In this topic, we described about the below sections -

Loader and Storer
- HCatLoader
- HCatStorer

The HCatLoader interfaces are used with Pig scripts to read the data from HCatalog-managed tables. The HCatStorer interfaces are used with Pig scripts to write data in HCatalog-managed tables. No HCatalog-specific setup is required for the above two interfaces.

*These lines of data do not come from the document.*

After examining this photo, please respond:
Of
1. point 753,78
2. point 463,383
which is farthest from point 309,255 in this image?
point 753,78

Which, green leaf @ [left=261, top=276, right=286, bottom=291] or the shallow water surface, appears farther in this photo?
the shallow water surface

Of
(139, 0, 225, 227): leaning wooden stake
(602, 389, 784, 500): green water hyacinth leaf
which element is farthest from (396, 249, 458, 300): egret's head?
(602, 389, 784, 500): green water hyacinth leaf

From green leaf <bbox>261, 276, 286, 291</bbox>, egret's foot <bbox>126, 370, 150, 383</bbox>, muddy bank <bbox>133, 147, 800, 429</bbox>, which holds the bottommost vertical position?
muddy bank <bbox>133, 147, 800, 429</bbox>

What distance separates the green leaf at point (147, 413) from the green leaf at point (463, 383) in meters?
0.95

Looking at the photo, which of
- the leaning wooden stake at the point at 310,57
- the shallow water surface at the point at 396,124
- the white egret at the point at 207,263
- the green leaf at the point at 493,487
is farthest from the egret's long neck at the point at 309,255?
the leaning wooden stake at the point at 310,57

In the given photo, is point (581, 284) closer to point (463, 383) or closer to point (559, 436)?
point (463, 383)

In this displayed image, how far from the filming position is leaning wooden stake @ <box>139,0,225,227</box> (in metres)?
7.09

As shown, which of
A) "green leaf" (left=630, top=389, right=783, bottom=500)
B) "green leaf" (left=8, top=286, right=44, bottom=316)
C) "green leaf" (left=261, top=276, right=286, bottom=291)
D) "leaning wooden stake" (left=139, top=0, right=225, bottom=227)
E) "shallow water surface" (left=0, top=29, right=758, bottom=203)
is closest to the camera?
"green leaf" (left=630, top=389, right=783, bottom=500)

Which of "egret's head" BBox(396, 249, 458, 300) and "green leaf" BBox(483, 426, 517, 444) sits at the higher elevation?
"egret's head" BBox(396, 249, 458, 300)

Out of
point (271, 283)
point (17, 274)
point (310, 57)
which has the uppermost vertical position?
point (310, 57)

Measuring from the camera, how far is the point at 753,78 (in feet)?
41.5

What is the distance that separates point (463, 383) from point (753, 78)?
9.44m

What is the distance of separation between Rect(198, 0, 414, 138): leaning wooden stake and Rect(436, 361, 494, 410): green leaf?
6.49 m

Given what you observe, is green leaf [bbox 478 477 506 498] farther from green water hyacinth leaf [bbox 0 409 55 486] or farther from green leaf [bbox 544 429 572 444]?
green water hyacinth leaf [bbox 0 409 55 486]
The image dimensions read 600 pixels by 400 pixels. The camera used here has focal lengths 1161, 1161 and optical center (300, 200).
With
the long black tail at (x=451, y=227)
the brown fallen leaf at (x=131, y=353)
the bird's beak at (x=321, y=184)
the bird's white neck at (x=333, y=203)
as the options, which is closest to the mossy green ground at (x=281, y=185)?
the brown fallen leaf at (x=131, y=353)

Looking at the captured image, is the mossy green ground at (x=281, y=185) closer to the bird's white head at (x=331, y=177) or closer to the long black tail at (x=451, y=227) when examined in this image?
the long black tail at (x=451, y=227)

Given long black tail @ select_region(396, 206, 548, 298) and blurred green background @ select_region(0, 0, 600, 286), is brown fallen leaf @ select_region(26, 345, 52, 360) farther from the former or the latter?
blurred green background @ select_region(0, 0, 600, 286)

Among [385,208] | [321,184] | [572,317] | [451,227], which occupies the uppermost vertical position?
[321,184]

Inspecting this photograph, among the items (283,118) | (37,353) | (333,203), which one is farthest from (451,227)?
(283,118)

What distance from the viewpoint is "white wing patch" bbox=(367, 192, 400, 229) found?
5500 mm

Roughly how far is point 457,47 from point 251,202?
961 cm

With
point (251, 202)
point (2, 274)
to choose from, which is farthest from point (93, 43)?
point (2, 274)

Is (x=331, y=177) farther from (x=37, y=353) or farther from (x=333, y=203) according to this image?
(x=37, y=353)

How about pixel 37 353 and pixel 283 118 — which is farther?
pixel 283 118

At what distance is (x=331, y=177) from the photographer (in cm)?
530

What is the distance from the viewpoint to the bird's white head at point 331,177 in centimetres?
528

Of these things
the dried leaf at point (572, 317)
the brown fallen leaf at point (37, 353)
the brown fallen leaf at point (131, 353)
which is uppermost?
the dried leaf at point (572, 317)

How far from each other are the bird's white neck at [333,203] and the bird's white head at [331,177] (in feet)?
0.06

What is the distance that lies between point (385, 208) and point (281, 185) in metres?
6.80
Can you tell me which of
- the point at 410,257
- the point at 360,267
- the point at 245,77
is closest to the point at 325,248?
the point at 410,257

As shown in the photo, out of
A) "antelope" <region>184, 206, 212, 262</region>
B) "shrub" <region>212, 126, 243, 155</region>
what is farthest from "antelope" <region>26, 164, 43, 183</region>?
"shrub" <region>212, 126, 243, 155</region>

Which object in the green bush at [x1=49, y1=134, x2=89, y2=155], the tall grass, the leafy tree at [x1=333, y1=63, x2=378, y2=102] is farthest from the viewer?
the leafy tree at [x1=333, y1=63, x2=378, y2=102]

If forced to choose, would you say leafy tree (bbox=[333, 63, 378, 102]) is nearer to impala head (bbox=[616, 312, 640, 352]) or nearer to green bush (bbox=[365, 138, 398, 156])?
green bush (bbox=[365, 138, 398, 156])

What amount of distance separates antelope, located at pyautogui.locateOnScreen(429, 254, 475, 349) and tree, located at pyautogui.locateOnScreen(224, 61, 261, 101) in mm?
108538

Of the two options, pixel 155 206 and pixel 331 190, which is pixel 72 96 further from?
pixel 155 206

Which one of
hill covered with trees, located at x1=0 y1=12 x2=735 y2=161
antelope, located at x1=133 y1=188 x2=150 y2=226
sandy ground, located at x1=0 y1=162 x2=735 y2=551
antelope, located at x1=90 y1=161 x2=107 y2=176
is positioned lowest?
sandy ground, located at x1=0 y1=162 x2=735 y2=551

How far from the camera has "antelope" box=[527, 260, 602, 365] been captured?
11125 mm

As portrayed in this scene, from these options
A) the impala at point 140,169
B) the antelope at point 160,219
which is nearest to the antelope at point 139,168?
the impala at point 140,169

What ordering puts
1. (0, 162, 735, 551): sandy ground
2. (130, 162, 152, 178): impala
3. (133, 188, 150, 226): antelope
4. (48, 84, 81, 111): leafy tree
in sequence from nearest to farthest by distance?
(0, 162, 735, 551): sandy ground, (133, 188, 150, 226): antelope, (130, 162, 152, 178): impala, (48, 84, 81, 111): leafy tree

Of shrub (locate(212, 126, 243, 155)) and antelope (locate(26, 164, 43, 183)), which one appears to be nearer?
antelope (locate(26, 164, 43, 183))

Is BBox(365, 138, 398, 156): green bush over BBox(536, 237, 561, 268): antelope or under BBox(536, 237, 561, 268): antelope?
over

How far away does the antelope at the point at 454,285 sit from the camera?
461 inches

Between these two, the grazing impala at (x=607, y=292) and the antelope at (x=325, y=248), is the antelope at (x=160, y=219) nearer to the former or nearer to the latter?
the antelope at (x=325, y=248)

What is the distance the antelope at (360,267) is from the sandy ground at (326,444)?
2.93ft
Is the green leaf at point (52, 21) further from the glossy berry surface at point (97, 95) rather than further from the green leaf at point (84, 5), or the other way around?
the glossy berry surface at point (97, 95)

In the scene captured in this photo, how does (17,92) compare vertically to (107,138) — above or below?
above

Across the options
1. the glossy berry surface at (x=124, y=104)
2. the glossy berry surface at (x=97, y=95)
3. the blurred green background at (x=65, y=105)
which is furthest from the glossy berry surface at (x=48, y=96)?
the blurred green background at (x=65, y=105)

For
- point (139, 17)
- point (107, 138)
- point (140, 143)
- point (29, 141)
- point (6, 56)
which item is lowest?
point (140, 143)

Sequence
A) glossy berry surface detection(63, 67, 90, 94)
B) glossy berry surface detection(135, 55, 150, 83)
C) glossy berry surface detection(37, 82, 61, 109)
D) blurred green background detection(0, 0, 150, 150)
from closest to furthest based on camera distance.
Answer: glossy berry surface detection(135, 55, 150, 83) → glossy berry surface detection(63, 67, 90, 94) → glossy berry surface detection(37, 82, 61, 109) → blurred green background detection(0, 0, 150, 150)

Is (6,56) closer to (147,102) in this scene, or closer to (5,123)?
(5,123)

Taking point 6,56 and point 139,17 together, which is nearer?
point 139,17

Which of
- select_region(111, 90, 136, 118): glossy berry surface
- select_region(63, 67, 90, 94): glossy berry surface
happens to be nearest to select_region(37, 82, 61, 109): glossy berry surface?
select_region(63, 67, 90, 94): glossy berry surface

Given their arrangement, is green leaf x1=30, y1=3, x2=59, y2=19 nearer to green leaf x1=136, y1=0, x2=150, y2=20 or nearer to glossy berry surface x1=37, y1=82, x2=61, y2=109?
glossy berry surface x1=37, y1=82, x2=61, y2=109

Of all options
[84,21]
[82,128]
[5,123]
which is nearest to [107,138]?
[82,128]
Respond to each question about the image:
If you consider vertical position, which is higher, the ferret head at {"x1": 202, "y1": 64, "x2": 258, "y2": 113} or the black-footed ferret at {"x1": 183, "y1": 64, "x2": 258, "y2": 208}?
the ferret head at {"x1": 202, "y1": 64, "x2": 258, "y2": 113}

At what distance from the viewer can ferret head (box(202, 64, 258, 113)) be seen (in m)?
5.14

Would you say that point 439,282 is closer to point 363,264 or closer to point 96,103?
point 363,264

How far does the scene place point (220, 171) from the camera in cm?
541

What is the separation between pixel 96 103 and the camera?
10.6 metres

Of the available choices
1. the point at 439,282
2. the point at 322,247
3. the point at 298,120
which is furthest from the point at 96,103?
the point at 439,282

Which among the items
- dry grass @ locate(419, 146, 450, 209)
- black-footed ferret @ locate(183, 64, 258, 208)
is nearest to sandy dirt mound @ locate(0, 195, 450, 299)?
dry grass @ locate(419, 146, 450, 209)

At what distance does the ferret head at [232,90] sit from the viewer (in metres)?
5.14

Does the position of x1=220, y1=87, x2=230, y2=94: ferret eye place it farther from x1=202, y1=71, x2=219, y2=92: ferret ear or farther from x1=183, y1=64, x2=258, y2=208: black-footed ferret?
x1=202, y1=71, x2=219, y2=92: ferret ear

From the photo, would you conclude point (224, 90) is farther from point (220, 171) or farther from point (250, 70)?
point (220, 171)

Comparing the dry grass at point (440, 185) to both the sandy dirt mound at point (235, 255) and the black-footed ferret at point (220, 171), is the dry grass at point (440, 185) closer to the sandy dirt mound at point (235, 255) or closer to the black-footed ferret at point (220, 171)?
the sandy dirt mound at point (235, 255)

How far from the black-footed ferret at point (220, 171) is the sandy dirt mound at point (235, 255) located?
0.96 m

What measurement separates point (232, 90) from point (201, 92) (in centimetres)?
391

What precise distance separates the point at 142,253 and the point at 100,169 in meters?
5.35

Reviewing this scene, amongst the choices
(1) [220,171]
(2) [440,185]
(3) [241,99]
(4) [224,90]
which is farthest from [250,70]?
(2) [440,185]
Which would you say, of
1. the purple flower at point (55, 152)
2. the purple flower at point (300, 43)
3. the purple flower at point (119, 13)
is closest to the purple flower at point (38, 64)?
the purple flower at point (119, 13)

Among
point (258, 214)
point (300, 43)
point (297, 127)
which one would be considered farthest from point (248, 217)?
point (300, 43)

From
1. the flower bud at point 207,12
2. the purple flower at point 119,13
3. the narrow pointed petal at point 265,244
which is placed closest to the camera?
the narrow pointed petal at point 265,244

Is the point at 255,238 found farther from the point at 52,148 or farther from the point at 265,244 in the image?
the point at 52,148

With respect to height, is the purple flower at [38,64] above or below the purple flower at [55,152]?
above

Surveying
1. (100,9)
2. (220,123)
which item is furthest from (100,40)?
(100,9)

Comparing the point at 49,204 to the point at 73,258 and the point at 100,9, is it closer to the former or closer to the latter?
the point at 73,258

Refer Pig tutorial for basic knowledge on PIG.

HCatLoader

HCatLoader is used with Pig scripts to read data from HCatalog-managed tables. HCatLoader is accessed via a Pig load statement.

Syntax in Pig 0.14+:

A = LOAD 'tablename' USING org.apache.hive.
 hcatalog.pig.HCatLoader();

User must specify the table name in single quotes like LOAD 'tablename'. If user using a non-default database, user must specify input as 'dbname.tablename'. The Hive metastore lets user to create tables without specifying a database.

If tables created in this way, then the database name is 'default' and is not required when specifying the table for HCatLoader. Restrictions apply to the types of columns HCatLoader can read from HCatalog-managed tables. HCatLoader can read all the Hive data types.

HCatStorer

HCatStorer is used with Pig scripts to write data to HCatalog-managed tables. HCatStorer is accessed via a Pig store statement.

A = LOAD ...
	B = FOREACH A ...
	...
	...
	my_processed_data = ...
	STORE my_processed_data INTO 'tablename'
   USING org.apache.hive.hcatalog.pig.HCatStorer();

User must specify the table name in single quotes like LOAD 'tablename'. Both the database and table must be created prior to running user created Pig script. If user using a non-default database user must specify the input as 'dbname.tablename'.

The Hive metastore lets user create tables without specifying a database. If user created tables this way, then the database name is 'default' and user do not need to specify the database name in the store statement. For the USING clause, user can have a string argument that represents key/value pairs for partition.

This is a mandatory argument when user writing to a partitioned table and the partition column is not in the output column. The values for partition keys should NOT be quoted. If partition columns are present in data they need not be specified as a STORE argument.